▶ _Dataset_:
▼▼▼

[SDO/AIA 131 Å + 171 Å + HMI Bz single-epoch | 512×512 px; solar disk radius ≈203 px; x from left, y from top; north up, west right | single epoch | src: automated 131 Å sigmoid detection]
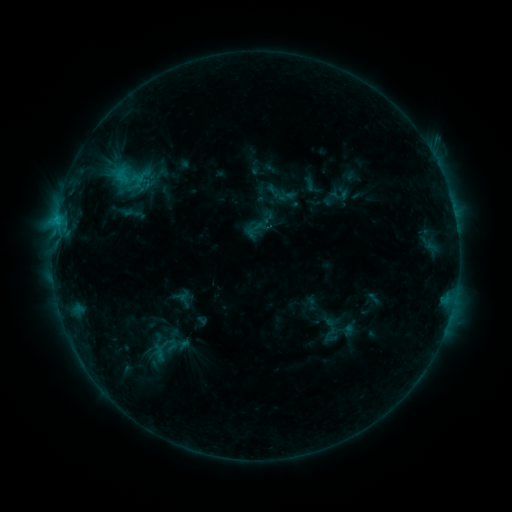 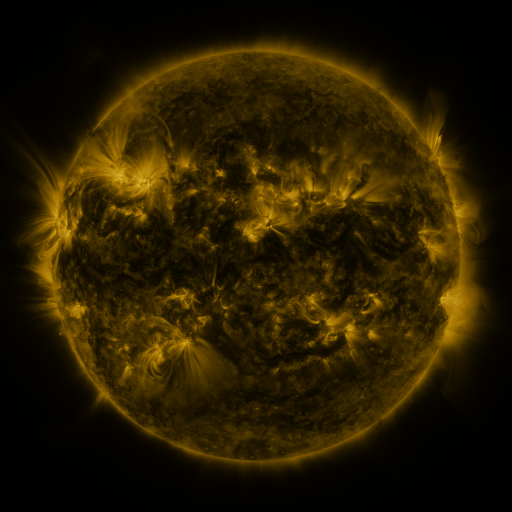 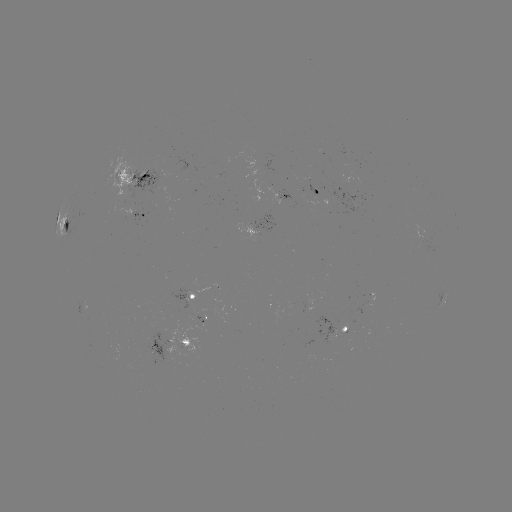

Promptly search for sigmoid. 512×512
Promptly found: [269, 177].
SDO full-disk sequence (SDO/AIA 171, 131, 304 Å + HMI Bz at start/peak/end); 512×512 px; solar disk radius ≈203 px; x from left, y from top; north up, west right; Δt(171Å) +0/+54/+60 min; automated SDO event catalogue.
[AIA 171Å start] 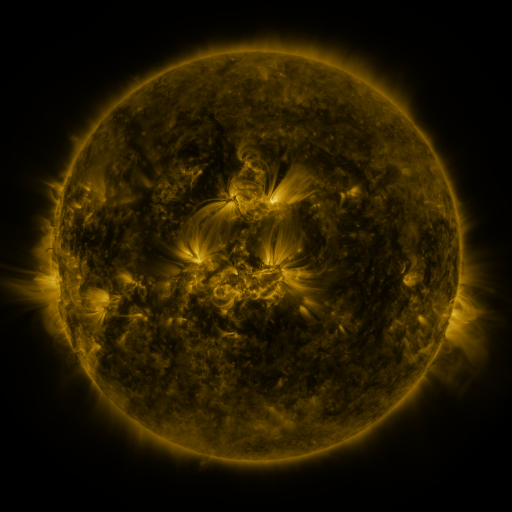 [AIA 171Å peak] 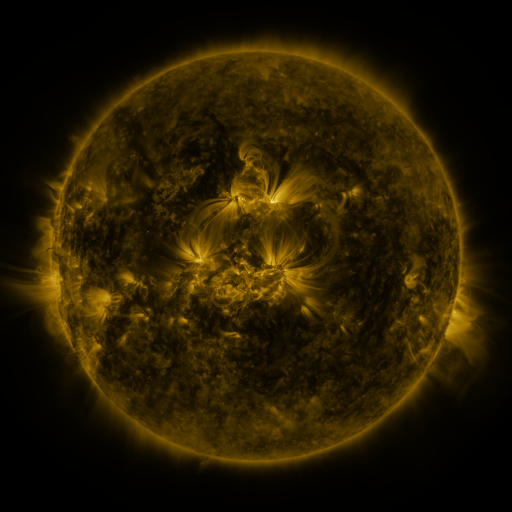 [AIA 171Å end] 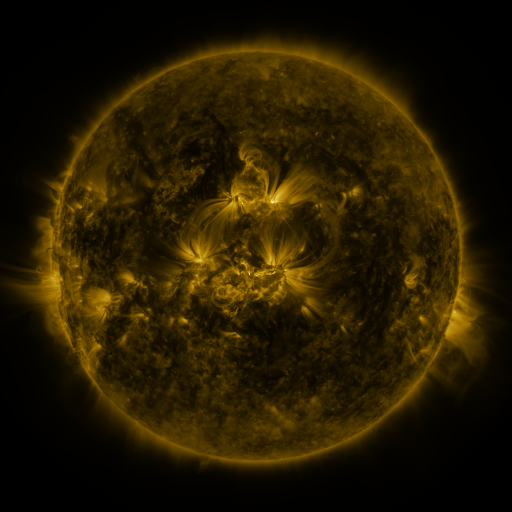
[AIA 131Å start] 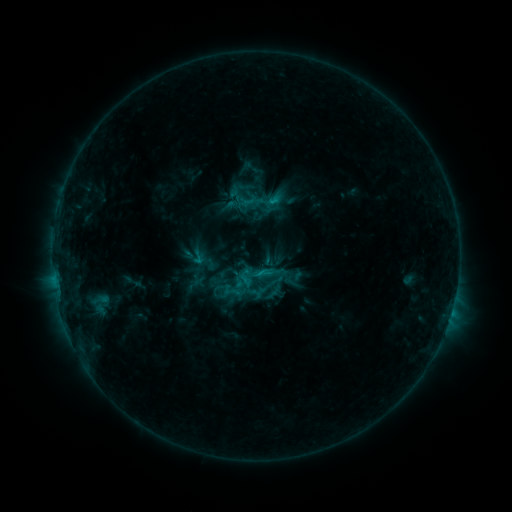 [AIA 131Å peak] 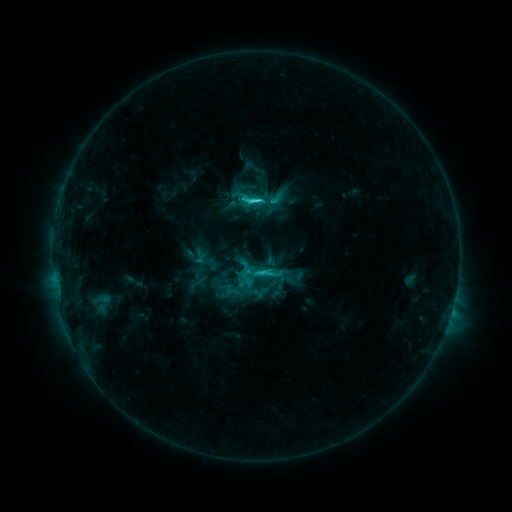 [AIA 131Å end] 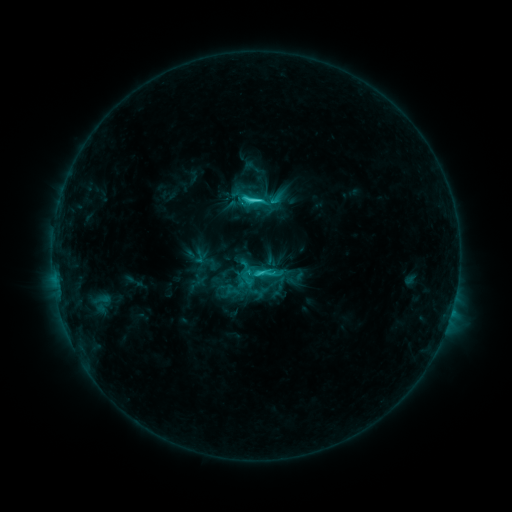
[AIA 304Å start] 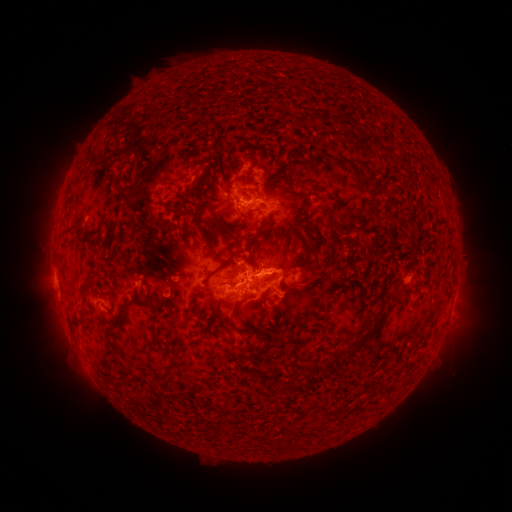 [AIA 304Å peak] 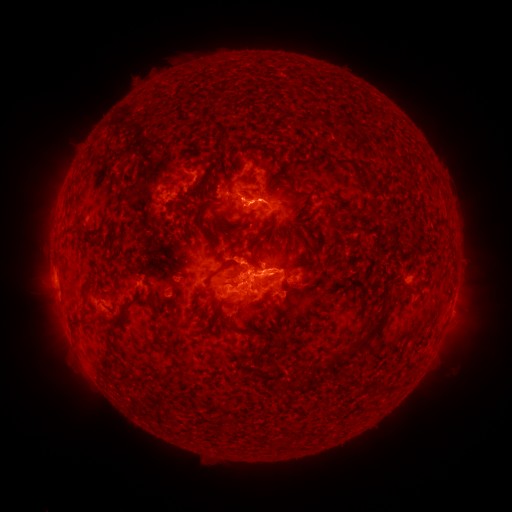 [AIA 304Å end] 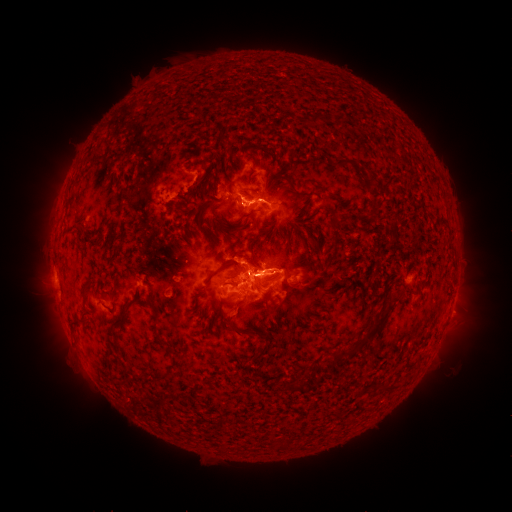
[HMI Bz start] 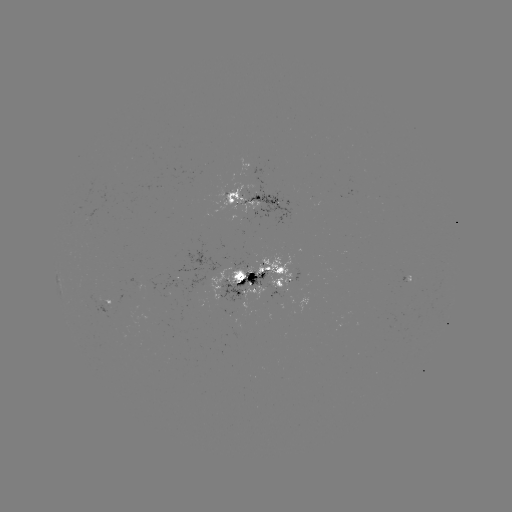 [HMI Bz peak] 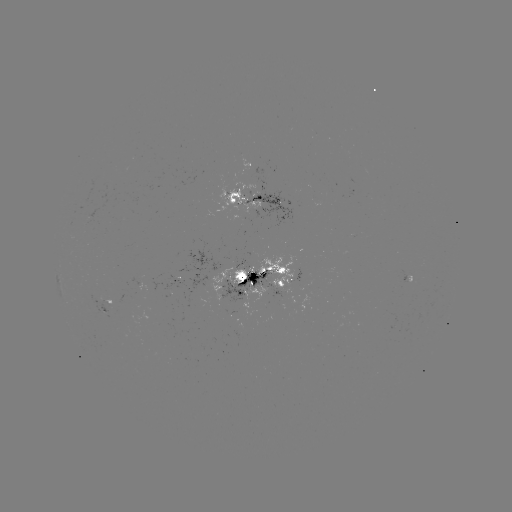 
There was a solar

▲▲▲
▼▼▼

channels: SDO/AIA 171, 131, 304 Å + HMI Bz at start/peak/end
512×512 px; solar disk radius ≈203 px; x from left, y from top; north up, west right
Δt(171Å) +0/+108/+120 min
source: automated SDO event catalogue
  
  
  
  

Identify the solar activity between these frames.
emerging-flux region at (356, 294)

▲▲▲

▶ _What is needed_:
Reproduce verbatim the rows from the line containing "channels: SDO/AIA 171, 131, 304" up to and including the line containing "emerging-flux region at (356, 294)".

▶ _Task solution_:
channels: SDO/AIA 171, 131, 304 Å + HMI Bz at start/peak/end
512×512 px; solar disk radius ≈203 px; x from left, y from top; north up, west right
Δt(171Å) +0/+108/+120 min
source: automated SDO event catalogue
  
  
  
  

Identify the solar activity between these frames.
emerging-flux region at (356, 294)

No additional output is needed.